Apr 18, 2009 09:30
I have such a hard time getting around the idea of suicide. It's not like C was such a good friend of mine...it was more the thought that he was somehow so miserable, even for the 5 minutes it took him to load the gun, that he just couldn't deal with life anymore. It's a terrible thought...that life could be so bad. And it saddens me beyond belief to know that he is one of TWO people that have done this to themselves in a two week period. It's makes me worry for the world...
I did, however, watch a strange shift online yesterday. The viral nature of catastrophe's fascinates me more and more as we get deeper into the world of computer-land. I watched a group of individuals, who as of late have been using the list to complain and point fingers at eachother, post email upon email about their feelings and concerns regarding the death. This rough and tumble group of misfits showed more emotion yesterday than I have ever seen. And I read it through their email...every single one as it dripped into my inbox throughout the day.
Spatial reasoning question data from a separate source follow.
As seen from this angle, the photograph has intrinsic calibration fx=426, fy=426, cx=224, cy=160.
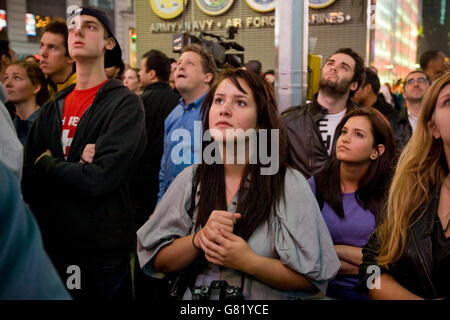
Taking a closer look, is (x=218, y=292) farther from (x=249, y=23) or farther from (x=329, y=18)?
(x=249, y=23)

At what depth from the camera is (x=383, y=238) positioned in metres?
1.46

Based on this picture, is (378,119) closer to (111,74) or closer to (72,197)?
(72,197)

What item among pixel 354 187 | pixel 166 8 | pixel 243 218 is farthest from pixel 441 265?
pixel 166 8

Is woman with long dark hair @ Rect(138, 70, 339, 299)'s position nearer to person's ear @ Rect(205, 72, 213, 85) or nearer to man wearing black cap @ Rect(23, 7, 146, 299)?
man wearing black cap @ Rect(23, 7, 146, 299)

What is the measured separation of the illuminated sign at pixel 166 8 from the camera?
33.5 ft

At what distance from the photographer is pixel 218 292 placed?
4.41 feet

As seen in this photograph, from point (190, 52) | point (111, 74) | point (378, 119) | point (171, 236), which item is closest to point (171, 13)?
point (111, 74)

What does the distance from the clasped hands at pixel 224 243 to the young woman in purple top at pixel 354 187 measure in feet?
2.59

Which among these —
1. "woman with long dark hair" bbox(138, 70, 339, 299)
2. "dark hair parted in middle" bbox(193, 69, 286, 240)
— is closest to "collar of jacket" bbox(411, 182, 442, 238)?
"woman with long dark hair" bbox(138, 70, 339, 299)

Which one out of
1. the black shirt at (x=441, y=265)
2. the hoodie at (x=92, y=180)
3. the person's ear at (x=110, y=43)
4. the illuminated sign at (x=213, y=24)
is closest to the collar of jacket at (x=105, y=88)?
the hoodie at (x=92, y=180)

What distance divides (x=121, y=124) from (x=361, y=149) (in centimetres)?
128

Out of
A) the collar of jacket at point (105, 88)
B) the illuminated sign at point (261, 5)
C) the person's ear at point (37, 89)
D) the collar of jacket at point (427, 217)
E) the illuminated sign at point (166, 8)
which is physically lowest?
the collar of jacket at point (427, 217)

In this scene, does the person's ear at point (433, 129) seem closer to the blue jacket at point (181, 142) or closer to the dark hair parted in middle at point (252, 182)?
the dark hair parted in middle at point (252, 182)

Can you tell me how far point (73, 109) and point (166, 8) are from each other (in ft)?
28.8
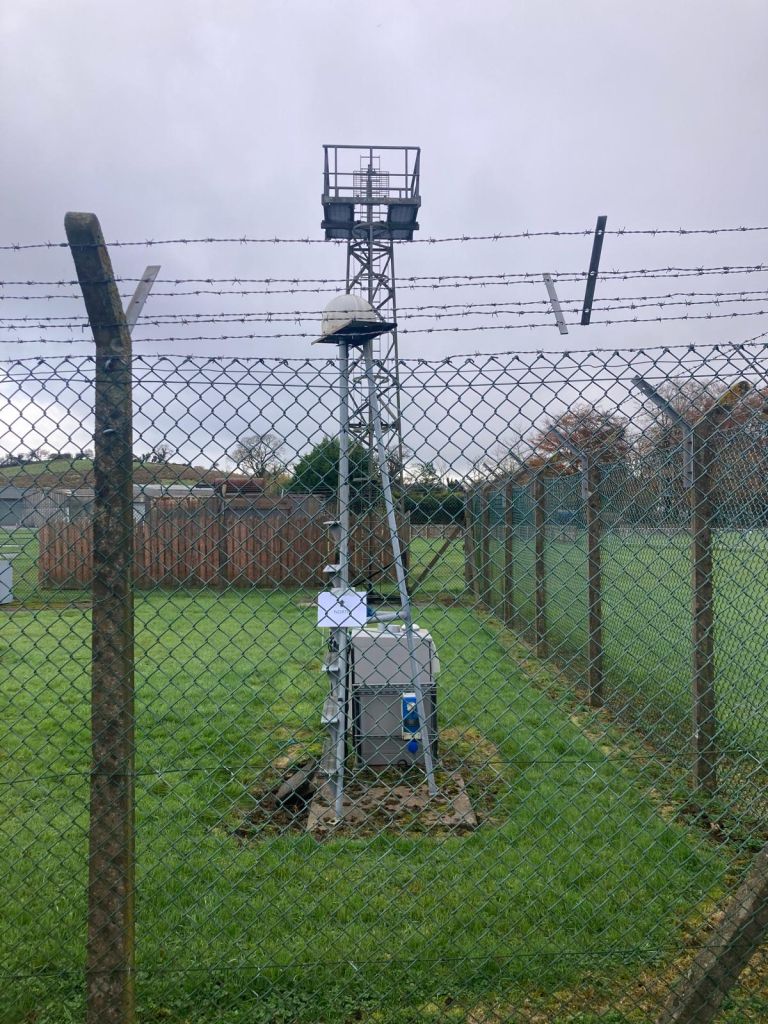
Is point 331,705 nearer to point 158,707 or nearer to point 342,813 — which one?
point 342,813

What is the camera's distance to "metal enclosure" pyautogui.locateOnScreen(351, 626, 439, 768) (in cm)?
492

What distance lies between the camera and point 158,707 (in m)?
6.62

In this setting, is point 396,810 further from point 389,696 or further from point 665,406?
point 665,406


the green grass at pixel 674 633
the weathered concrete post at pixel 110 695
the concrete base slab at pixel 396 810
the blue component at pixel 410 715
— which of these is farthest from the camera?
the blue component at pixel 410 715

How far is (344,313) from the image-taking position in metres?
4.26

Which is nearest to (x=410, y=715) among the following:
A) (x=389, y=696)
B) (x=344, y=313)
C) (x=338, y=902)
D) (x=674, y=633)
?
(x=389, y=696)

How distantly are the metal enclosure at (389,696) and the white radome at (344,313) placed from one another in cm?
177

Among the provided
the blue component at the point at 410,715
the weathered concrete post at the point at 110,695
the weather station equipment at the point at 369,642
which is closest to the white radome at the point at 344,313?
the weather station equipment at the point at 369,642

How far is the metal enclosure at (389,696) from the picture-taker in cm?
492

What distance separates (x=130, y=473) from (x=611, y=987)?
2312mm

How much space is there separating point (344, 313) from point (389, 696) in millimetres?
2340

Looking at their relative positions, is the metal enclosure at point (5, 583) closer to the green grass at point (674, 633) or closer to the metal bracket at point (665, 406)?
the green grass at point (674, 633)

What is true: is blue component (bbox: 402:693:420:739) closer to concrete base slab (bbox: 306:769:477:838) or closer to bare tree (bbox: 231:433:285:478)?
concrete base slab (bbox: 306:769:477:838)

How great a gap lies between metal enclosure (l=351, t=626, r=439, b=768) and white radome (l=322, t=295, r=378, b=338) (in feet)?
5.82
It was amazing...and, now, of course, I am already questioning my decision not to attend BM this year. If there was any hook to me going, this was it. And as F stated in her previous post, I miss my home...the one in SF and the one on the playa.
I still believe in this community, despite it sometimes feeling a bit like a sinking ship. I think the world is super fucked up right now and people are struggling beyond what they can often handle. But I have hope...and lately it seems to show up in little pink envelopes with $2 coming to me to support a rabbit foot project. Or my friends coming to Portland and dressing me up as a doll and taking me out for amazing dinners. Or small delicate paintings that make no sense but seem to tell me so much. Or old cruiser bikes fixed up for me and left as a gift. Or just even a phone call to check in and see how things are going.
This is an extra special time right now, where we need to be extra delicate and caring to one another. We are still free-falling...haven't even hit the bottom yet with our economy or the state of the union. So let's stick together...and for God's sake, talk to one another and make sure everything is okay. I don't want this happening anymore.